Miscellaneous Access
and Correction
An
organization must provide an individual, including employees, with
the individual’s personal information in its control, as well as the
ways it has been used and to whom it has been disclosed. An
organization must also provide an individual
with the ability to reasonably correct their
personal information.
Some
exceptions to the general rule of access
include:
(a)
the information is protected by solicitor-client
privilege;
(b)
disclosure would reveal confidential information that
would reasonably harm the organization’s competitive
position;
(c)
the personal information was collected without consent
for an investigation and the investigation and associated
proceedings have not been completed;
(d)
circumstances that would result in harm to another individual
or reveal personal information about another individual without
consent (including the identity of an individual who provided
personal information about the individual seeking
access);
If
one of the exceptions applies, the personal information
must still be disclosed if the excepted information
can be redacted.
A
request for access must be in writing. An organization must respond
within 30 days in most circumstances. An organization may require
payment of a minimal processing fee for all requests
except requests for employee personal information,
which are free. |
Care
and Retention
An
organization must take reasonable care to ensure that
information it collects is accurate and complete if the information
is likely to be used to make a decision that affects the individual,
or is likely to be disclosed.
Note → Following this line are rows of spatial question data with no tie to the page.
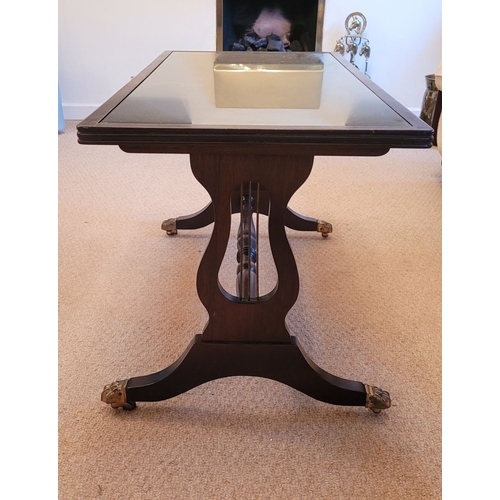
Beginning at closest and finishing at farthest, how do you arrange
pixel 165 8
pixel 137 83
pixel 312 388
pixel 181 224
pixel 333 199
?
pixel 312 388 < pixel 137 83 < pixel 181 224 < pixel 333 199 < pixel 165 8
An organization must protect personal
information in its custody or control
by making reasonable security arrangements.
An
organization must keep information that it has
used to make a decision that directly affects the
individual for at least one year after using it. Otherwise, an
organization must destroy the personal
information or make it anonymous as soon as
retention is no longer necessary for legal
or business purposes or the purpose for which it
was collected.
Remedies
The
Privacy and Information Commissioner of British Columbia
has the power to order an organization
to give an individual access to his or
her personal information, disclose the ways in which the information
has been used and to whom it has been disclosed, and require an
organization
to change its practices and destroy information
collected unlawfully. The Commissioner’s orders are subject to
judicial review by the Supreme Court of British Columbia if either
party wishes to seek a review.
If
the Commissioner makes an order resulting from a
breach of the Act, an individual is entitled to damages for actual
harm suffered as a result of the breach.
Criminal
sanctions, including fines of up to $100,000, are
available for organizations that retaliate
against whistle-blowers, use deception or
coercion to collect personal information, dispose of personal
information with intent to evade a request for access, or obstruct
the commissioner in an investigation.